ASSIGNED TASK: Everything below from the line with "COPY - Christian" through the line with "The Ordinary The" must be retyped exactly, except the pictures.

THE DATA:
______________________________

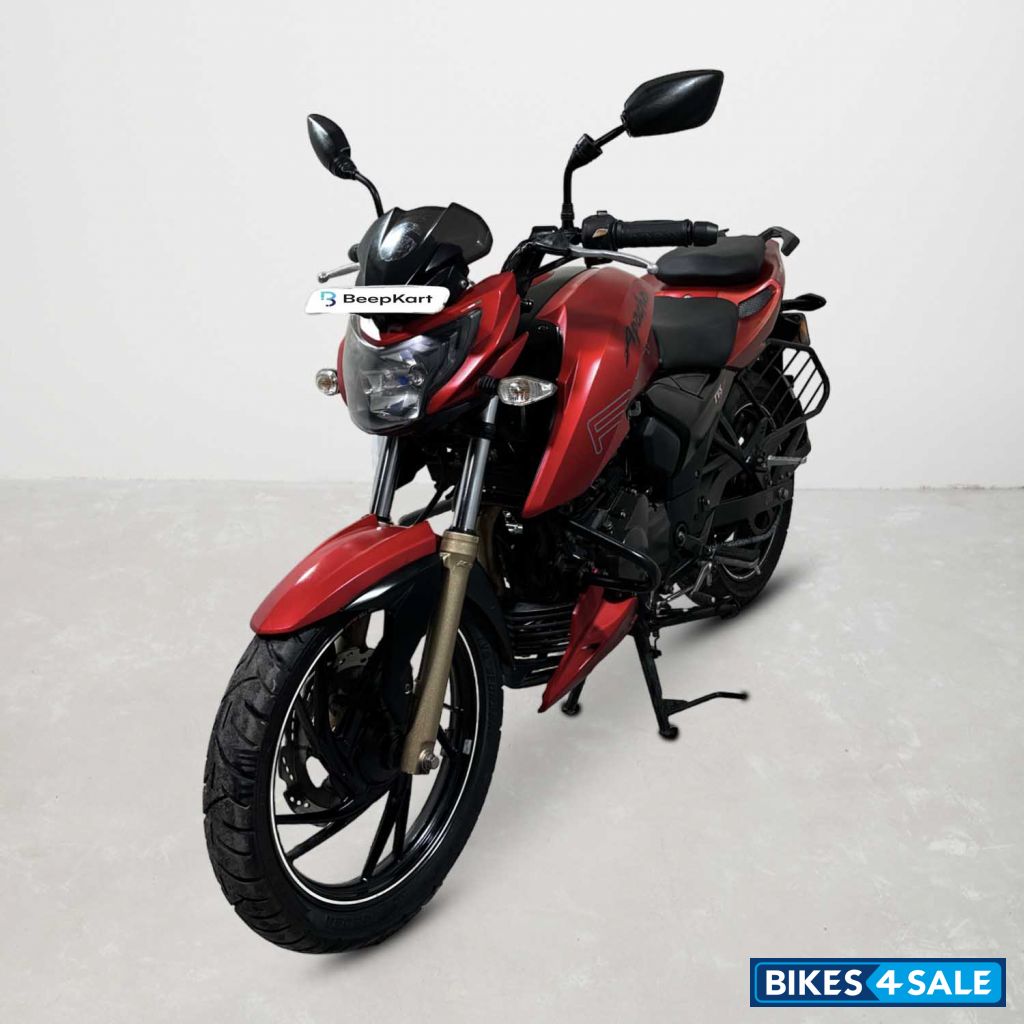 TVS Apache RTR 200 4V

______________________________

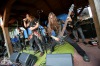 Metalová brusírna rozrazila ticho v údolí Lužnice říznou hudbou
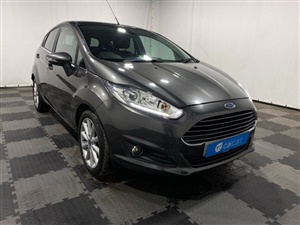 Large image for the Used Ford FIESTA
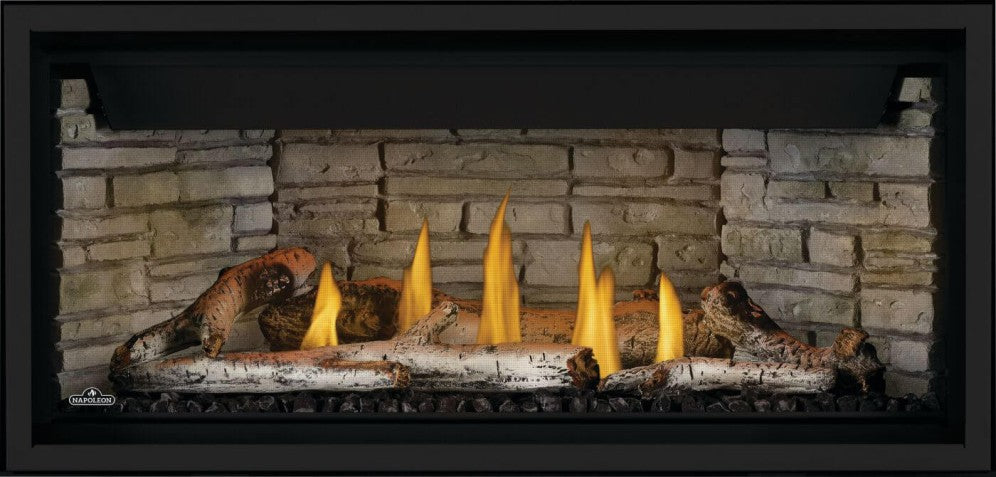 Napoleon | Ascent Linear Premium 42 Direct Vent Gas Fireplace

______________________________

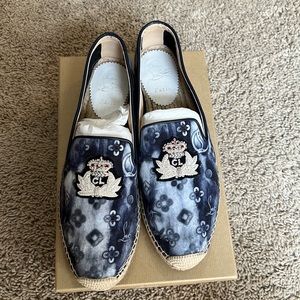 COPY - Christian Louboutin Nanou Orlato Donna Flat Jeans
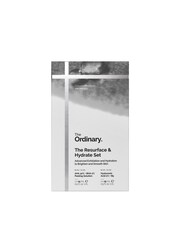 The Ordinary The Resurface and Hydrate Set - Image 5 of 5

______________________________

RESULT BELOW:
 COPY - Christian Louboutin Nanou Orlato Donna Flat Jeans
 The Ordinary The Resurface and Hydrate Set - Image 5 of 5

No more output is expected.